_What you need to do_.
Nothing but the lines from the one with "content_type: text/html; charset=UTF-8" through the end of the records below should be written out, and each must match word for word.

[Excerpts from a dataset]
————

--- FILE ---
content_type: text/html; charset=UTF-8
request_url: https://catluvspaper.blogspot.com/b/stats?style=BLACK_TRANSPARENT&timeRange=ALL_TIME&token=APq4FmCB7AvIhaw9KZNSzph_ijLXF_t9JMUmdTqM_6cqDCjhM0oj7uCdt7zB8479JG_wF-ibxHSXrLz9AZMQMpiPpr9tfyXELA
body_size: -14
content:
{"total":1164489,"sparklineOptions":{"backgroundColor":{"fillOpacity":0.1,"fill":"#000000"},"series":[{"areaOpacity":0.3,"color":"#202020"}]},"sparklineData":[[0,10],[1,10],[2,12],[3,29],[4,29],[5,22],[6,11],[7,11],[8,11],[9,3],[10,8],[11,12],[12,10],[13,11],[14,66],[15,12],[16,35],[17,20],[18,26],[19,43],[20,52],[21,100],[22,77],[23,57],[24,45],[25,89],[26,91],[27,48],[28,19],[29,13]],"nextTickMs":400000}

————

_Result below_.
content_type: text/html; charset=UTF-8
request_url: https://catluvspaper.blogspot.com/b/stats?style=BLACK_TRANSPARENT&timeRange=ALL_TIME&token=APq4FmCB7AvIhaw9KZNSzph_ijLXF_t9JMUmdTqM_6cqDCjhM0oj7uCdt7zB8479JG_wF-ibxHSXrLz9AZMQMpiPpr9tfyXELA
body_size: -14
content:
{"total":1164489,"sparklineOptions":{"backgroundColor":{"fillOpacity":0.1,"fill":"#000000"},"series":[{"areaOpacity":0.3,"color":"#202020"}]},"sparklineData":[[0,10],[1,10],[2,12],[3,29],[4,29],[5,22],[6,11],[7,11],[8,11],[9,3],[10,8],[11,12],[12,10],[13,11],[14,66],[15,12],[16,35],[17,20],[18,26],[19,43],[20,52],[21,100],[22,77],[23,57],[24,45],[25,89],[26,91],[27,48],[28,19],[29,13]],"nextTickMs":400000}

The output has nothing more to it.